* **DATA SUPPLIED**
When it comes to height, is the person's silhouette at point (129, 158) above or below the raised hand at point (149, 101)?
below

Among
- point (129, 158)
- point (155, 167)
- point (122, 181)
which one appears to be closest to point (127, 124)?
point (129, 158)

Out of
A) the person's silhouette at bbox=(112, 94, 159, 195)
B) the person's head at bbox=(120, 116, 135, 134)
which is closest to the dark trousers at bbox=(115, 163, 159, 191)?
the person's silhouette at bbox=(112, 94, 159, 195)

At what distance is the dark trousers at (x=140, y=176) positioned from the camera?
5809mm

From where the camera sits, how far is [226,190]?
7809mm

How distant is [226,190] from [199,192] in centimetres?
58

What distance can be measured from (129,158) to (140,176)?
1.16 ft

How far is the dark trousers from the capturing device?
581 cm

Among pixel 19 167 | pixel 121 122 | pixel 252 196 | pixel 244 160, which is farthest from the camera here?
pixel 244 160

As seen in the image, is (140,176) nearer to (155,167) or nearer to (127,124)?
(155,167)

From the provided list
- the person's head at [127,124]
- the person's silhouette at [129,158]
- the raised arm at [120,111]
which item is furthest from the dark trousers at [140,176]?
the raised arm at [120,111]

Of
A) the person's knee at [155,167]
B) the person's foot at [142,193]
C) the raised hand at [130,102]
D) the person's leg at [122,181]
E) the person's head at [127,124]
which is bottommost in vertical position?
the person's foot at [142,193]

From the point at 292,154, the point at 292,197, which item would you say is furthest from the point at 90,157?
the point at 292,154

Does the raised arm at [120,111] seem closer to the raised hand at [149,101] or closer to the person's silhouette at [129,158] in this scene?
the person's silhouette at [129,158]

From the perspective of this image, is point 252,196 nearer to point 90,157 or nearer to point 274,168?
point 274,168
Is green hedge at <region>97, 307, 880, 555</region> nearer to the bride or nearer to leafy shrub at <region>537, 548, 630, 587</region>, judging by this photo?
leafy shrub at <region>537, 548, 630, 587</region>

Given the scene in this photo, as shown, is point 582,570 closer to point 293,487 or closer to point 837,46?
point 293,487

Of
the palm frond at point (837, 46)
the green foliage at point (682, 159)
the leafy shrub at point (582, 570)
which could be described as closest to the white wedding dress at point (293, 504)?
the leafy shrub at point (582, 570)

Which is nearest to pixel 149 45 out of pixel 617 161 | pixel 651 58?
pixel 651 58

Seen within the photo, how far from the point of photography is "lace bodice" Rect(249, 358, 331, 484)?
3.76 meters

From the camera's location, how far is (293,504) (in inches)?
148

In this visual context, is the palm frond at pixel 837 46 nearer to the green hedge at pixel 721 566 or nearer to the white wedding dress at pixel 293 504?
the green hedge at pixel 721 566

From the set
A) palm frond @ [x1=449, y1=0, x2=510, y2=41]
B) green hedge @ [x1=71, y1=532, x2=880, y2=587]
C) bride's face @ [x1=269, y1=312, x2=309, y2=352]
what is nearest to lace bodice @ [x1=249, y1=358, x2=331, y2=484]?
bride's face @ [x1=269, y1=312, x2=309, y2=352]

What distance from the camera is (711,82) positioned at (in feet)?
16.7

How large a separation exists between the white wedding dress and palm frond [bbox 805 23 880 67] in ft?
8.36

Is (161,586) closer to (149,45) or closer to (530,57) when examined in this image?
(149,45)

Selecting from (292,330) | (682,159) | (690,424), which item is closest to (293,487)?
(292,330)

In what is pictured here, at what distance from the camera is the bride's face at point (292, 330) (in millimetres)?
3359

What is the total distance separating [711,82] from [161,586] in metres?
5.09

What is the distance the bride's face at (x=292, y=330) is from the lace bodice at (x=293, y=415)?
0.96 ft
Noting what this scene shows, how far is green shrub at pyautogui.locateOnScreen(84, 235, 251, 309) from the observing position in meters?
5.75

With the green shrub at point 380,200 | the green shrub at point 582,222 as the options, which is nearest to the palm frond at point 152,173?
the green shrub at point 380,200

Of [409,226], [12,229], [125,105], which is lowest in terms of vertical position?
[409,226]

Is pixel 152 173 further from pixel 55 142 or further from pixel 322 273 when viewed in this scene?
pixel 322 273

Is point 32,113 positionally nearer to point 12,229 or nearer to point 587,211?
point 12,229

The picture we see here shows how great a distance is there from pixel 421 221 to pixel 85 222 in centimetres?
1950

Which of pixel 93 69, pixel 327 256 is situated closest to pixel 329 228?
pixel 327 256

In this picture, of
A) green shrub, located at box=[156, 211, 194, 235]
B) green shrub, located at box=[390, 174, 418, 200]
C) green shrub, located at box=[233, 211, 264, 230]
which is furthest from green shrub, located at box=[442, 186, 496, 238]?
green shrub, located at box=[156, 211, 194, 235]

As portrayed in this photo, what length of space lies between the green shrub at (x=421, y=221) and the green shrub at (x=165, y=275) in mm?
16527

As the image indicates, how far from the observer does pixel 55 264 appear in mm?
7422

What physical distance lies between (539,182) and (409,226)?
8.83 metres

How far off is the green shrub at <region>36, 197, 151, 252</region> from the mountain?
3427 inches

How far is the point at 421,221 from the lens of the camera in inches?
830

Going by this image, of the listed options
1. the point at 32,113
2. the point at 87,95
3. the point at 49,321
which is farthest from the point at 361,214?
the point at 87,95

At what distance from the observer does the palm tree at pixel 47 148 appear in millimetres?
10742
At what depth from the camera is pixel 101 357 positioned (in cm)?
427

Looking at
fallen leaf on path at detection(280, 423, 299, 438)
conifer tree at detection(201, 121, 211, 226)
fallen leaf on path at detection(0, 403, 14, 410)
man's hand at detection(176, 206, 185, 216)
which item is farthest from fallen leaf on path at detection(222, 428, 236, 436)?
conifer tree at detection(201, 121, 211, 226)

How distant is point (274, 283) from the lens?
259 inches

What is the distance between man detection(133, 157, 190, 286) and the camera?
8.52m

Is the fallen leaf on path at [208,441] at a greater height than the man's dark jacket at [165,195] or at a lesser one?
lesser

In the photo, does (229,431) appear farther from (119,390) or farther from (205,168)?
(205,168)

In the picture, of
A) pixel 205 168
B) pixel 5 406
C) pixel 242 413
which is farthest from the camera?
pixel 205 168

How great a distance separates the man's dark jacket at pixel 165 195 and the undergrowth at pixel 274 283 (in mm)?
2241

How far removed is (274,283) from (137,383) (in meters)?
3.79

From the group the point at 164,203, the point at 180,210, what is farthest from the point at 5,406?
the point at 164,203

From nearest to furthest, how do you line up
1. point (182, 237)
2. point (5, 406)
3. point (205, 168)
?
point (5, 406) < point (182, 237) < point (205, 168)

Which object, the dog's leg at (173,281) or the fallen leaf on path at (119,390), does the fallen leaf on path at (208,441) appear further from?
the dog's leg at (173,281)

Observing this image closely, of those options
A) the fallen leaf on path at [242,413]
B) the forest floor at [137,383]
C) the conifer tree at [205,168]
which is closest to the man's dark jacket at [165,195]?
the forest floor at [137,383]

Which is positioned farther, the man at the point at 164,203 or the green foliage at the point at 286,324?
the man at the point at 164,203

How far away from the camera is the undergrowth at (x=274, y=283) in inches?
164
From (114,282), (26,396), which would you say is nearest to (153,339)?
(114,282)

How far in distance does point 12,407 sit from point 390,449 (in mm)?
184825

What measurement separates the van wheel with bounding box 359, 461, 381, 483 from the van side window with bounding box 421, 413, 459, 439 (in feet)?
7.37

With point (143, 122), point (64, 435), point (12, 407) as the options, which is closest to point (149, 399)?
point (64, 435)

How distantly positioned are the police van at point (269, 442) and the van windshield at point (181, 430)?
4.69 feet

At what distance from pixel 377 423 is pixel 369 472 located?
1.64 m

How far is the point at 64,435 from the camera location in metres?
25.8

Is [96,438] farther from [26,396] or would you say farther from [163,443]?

* **EXERCISE REQUIREMENTS**
Take the line with "How far away" and all lines after it to the last line, and reproduce them exactly.

* **RESULT OF THE TASK**
How far away from the camera is the undergrowth at (x=274, y=283) in inches?
164
From (114,282), (26,396), which would you say is nearest to (153,339)?
(114,282)

How far in distance does point 12,407 sit from point 390,449 (in mm)?
184825

What measurement separates the van wheel with bounding box 359, 461, 381, 483 from the van side window with bounding box 421, 413, 459, 439 (in feet)?
7.37

With point (143, 122), point (64, 435), point (12, 407) as the options, which is closest to point (149, 399)?
point (64, 435)

How distantly positioned are the police van at point (269, 442) and the van windshield at point (181, 430)?
4.69 feet

At what distance from pixel 377 423 is pixel 369 472 located?
1.64 m

How far is the point at 64,435 from the camera location in metres?
25.8

Is [96,438] farther from [26,396] or would you say farther from [163,443]?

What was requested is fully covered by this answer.